The assumption of unproven facts in cross-examination and closing argument is improper. (People v. Curry (1975), 25 Ill. App.3d 637, 323 N.E.2d 778.) In Curry, the prosecutor suggested in cross-examination that a defense witness had been in possession of a gun during a shooting. This assumption was then bootstrapped to the level of "evidence" during closing argument. This court held that the cross-examination and final remark of the prosecutor were improper and ordered that they not be repeated on retrial.

Similarly, in People v. Giangrande (1981), 101 Ill. App.3d 397, 428 N.E.2d 503, the prosecutor during cross-examination of a defense witness implied the existence of unproven facts prejudicial to the defendant.
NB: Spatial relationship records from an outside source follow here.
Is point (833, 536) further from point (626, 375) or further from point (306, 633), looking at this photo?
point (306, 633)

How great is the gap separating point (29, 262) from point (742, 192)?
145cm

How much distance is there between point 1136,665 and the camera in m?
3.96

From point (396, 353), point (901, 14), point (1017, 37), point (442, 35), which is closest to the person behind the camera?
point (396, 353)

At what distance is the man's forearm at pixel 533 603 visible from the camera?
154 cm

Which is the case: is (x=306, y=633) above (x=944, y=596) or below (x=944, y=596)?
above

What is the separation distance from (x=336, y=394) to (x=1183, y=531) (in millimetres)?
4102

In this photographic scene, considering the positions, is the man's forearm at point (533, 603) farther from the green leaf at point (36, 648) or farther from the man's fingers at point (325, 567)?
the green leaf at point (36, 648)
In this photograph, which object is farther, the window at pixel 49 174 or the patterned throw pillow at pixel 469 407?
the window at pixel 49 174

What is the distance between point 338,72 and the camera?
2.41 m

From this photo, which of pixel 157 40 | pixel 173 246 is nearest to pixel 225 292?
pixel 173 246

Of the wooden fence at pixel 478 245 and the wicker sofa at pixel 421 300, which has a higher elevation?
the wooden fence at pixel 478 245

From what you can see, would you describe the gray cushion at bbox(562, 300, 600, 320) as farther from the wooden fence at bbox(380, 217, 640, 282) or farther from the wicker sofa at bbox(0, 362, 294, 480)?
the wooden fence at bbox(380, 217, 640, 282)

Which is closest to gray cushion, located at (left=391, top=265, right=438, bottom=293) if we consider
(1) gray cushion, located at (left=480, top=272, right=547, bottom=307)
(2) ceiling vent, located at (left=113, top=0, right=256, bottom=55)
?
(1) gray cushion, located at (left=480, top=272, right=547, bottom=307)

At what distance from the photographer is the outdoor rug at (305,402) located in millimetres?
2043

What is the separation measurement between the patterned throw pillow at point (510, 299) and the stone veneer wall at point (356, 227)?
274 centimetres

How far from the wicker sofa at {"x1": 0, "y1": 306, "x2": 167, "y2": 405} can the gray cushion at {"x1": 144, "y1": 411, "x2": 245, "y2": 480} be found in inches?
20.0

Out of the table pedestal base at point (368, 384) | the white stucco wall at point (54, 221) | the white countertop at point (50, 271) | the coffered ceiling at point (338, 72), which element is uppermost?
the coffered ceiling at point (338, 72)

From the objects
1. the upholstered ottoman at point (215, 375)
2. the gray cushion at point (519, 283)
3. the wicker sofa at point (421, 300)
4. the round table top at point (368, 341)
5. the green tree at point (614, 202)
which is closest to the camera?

We held that such cross-examination was error and resulted in substantial prejudice to the defendant.

In the present case, the State points to absolutely nothing in the record that would indicate that defendant taught the seminars in question. In the absence of such evidence, the cross-examination and comments referring to the seminars were error.

It is held that such prosecutorial misconduct constitutes reversible error where there are reasonable grounds for believing the jury was prejudiced by the misconduct. (People v. Whitlow (1982), 89 Ill.2d 322, 433 N.E.2d 629.) Here, we believe that the repeated references to the psychiatric seminars were extremely prejudicial to defendant since they went to the very heart of the State's contention that defendant was malingering. We are unable to conclude that this misconduct did not affect the outcome of this case given the evidence concerning the key issue of defendant's sanity at the time of the offense. Strong evidence of insanity was presented at trial. All three defense experts, after personally examining defendant, unequivocally testified that at the time of the offense defendant was unable to appreciate the criminality of his conduct or conform his conduct to the requirements of the law, and thus was legally insane. They also agreed that defendant was not malingering and that his insanity was not drug induced.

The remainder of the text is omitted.